This posting comes directly to you from Thailand. Why? Because I'm in Thailand. [Well, we were at time.]
My wife and I have been here for six days now, but it only took me about forty-five minutes to start to feel like George Negus, and about an hour and a half to surpass him. I don't wish to overstate things, but I'm fairly confident in my assertion that I know everything there is to know about Thailand and its people. I'm able to feel this confident due to to the relaxed pace of life - and subsequent time available to think - that is afforded to one firmly ensconced beside a resort pool.
One of the things that is surely readily apparent to any who visit Thailand (or numerous other Asian nations) is that they have a system and culture of transportation that is - or should be - the envy of all Australians. Let me explain.
In Thailand, it is not uncommon to see a young child behind the wheel of a scooter. In Australia, it is more common to see grown men behind the wheel of a car, operating it for all the world as if they've never operated one before, and have been reared to believe that the world is one giant computer game created solely for their pleasure, in which their actions have no consequences at all. In Thailand, their drivers are better than ours before they turn seven. This is shameful. Not quite as shameful as a grown man being unable to legally ride a scooter, but shameful nevertheless.

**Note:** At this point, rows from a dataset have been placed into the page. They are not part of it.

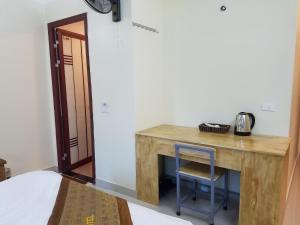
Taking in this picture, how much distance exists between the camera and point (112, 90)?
8.84 feet

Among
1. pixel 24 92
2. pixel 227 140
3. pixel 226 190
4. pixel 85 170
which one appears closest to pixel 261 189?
pixel 227 140

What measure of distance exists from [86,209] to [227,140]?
147cm

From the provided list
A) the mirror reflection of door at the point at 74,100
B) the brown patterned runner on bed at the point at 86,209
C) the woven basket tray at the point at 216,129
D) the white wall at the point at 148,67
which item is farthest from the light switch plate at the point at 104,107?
the brown patterned runner on bed at the point at 86,209

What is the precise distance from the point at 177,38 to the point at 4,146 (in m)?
2.66

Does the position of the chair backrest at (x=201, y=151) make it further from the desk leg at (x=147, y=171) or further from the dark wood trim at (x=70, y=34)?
the dark wood trim at (x=70, y=34)

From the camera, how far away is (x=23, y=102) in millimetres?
3062

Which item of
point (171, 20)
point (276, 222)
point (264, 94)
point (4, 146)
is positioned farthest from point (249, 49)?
point (4, 146)

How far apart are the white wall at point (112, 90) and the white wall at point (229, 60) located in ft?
2.30

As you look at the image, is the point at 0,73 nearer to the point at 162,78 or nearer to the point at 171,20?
the point at 162,78

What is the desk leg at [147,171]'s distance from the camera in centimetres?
246

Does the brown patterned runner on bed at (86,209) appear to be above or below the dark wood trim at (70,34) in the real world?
below

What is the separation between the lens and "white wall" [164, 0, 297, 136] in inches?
88.8

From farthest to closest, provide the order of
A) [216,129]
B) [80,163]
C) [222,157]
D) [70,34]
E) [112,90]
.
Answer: [80,163] < [70,34] < [112,90] < [216,129] < [222,157]

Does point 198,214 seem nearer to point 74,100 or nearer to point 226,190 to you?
point 226,190
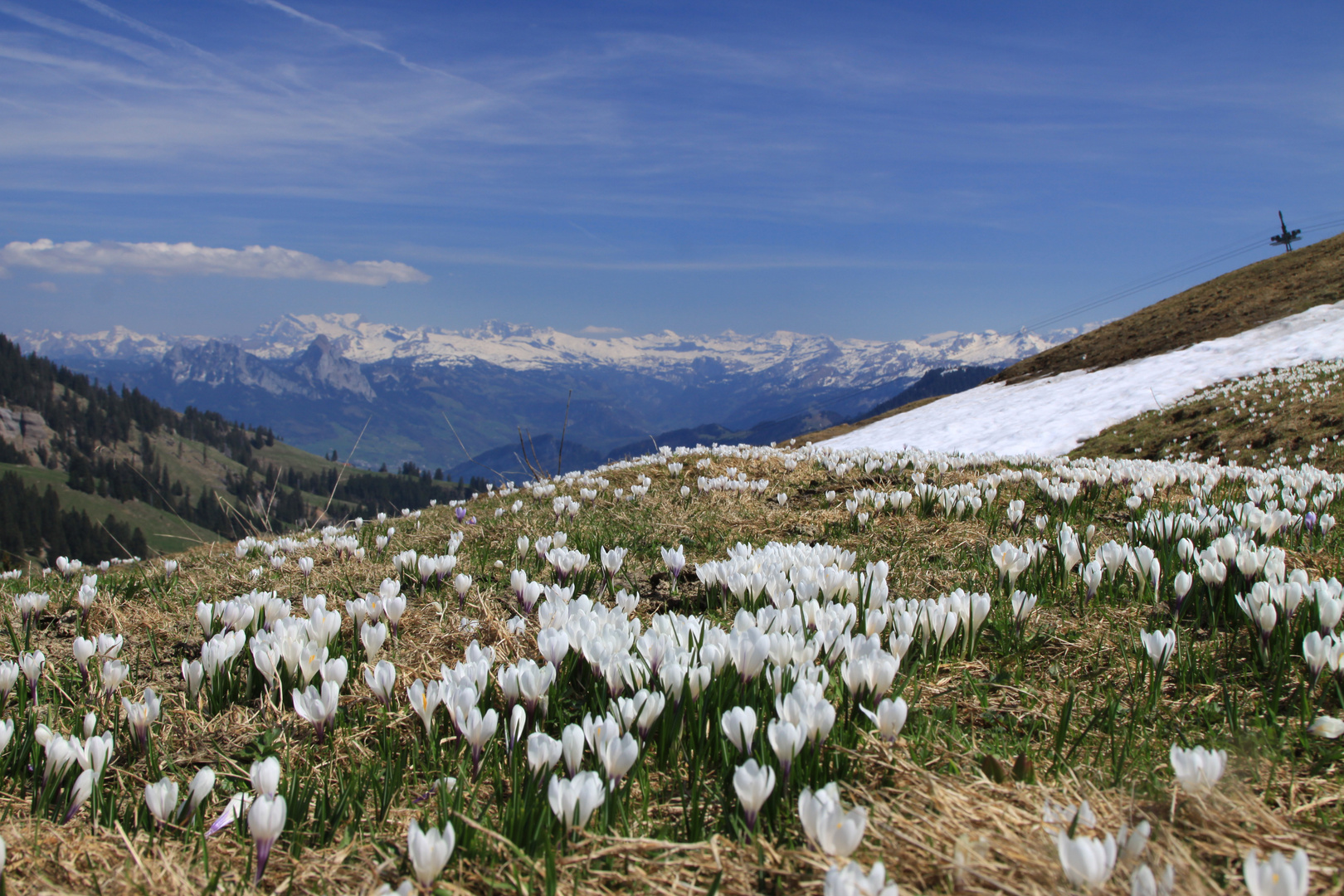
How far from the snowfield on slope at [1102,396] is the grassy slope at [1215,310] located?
1933 millimetres

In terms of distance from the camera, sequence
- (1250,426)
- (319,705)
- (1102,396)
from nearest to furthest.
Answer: (319,705) < (1250,426) < (1102,396)

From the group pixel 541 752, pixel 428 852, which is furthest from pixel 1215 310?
pixel 428 852

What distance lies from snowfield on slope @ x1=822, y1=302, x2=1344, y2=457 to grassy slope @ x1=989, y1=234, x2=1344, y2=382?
1.93 meters

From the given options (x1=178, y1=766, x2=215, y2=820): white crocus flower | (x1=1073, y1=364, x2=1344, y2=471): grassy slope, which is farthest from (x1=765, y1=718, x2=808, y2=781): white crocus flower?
(x1=1073, y1=364, x2=1344, y2=471): grassy slope

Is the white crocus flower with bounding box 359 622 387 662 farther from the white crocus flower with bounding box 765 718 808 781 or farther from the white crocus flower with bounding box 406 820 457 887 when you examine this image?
the white crocus flower with bounding box 765 718 808 781

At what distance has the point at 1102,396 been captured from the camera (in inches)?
1339

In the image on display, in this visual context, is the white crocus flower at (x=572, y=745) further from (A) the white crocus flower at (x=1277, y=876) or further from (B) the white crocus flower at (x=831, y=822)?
(A) the white crocus flower at (x=1277, y=876)

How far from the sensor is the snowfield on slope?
101ft

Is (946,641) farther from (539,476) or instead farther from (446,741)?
(539,476)

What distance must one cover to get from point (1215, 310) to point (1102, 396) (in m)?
15.8

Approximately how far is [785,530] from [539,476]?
23.4ft

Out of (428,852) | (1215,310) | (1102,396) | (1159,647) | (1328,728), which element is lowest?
(1102,396)

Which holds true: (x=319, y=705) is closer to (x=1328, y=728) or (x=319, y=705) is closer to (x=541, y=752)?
(x=541, y=752)

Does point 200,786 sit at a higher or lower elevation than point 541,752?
higher
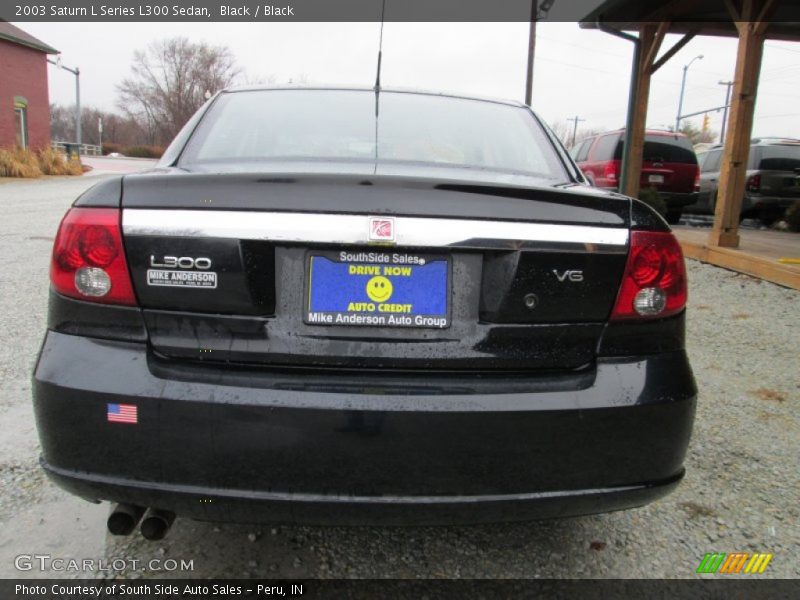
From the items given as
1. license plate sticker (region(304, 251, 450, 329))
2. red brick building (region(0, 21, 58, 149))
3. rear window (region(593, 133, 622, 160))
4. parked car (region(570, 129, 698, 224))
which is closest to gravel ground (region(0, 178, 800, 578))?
license plate sticker (region(304, 251, 450, 329))

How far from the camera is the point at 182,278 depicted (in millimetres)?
1505

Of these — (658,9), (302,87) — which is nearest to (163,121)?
(658,9)

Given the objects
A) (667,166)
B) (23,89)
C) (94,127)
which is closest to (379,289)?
(667,166)

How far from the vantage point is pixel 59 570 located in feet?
6.11

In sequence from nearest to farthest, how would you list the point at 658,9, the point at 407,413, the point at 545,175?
1. the point at 407,413
2. the point at 545,175
3. the point at 658,9

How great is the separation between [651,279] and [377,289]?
2.46 feet

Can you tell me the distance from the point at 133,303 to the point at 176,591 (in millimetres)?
901

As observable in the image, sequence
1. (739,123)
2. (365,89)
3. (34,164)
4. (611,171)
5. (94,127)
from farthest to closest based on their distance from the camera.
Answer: (94,127), (34,164), (611,171), (739,123), (365,89)

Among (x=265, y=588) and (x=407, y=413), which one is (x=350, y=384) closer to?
(x=407, y=413)

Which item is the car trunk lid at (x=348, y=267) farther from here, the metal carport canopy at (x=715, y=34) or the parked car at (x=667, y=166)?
the parked car at (x=667, y=166)

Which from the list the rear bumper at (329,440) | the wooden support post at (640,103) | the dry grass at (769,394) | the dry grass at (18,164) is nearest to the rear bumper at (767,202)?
the wooden support post at (640,103)

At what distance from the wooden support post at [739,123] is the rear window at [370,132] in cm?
586

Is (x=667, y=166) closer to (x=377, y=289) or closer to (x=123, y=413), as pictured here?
(x=377, y=289)

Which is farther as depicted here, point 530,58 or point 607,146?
point 530,58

Additionally, the Thai people are more than happy to transport pretty much anything on a scooter. Livestock? Fine. A Fridge? Sure! A family of six? Why not! A sheet of glass, between driver and passenger? Sounds fine! Another scooter? Now there's a thought! The simple fact is, anything goes. In Thailand, the a can of red paint and a couple of benches can turn a mini-van into a mini-bus in no time at all.
The Thais have all manner of vehicles moving in and out of each other and considerable variant speeds. As things stand, this would not work in Perth. Why? Because we are discourteous, and actively seem to believe that we ought not need to pay attention when we drive. We are, in short, extremely stupid. And if you want evidence for this, one need look no further than how two respective cultures view the role of the horn.
The horn in Australia is confined to addressing matters in the past tense. It is for complaining about things which have already occurred. Important things, such as; you drongo, you're travelling about four kilometres per hour slower than I'd ideally like to travel; or, you've changed lanes, you donkey; and even, you nit, you're now in front of me, you cad, and I've subsequently needed to activate my vehicle's breaking mechanism . See? Important things.
But in Thailand, the horn is used in a completely different way; it is an instrument of future-tense. Rather than a sound of complaint, it is actually a sound of courtesy. Put simply, if you're in a car, and you're coming up on a scooter - which happens constantly, due to the number of scooters on the road and the fact that cars invariably travel at greater velocity - the polite thing to do is let them know you're about to go round them. And do you know what scooters do? They move farther to the left of the road. They don't slow down and block traffic. They don't make any rude hand gestures. They just move over. Wonderful.
The reason the Thai network of people-moving ought to humble us Aussies is because it is grounded on a foundation of genuine courtesy, as opposed to the impatiently adversarial approach that seems to have consumed us in comparison.
And just when you think they can impress you no more, they display even greater degrees of ingenuity.
We happened to take a speed-boat cruise (well, a fast cruise, if you'll forgive the oxymoron) to a number of surrounding Islands. It was great. There were monkeys and snorkeling. (The monkeys did not snorkel. They did swim though, which was a surprise.) The boat was pretty full, and amongst the passengers was an American bloke who hailed from Hawaii. I thought he looked like a young Marlon Brando, but unfortunately he was built like the elder Marlon Brando. (Or possibly his private island.)
What I found incredible, was that rather than steer the boat using its inbuilt mechanisms, they just got poor Marlon to switch periodically from one side of the boat to the other. I thought this a masterstroke. I mean, he certainly needed the exercise, and a boat's steering column is surely as susceptible to wear and tear as any other machine. Put simply, they did right by two machines; one of steel and fibre glass, and one of bone and pies.
The Thais. They are taking civilization onwards.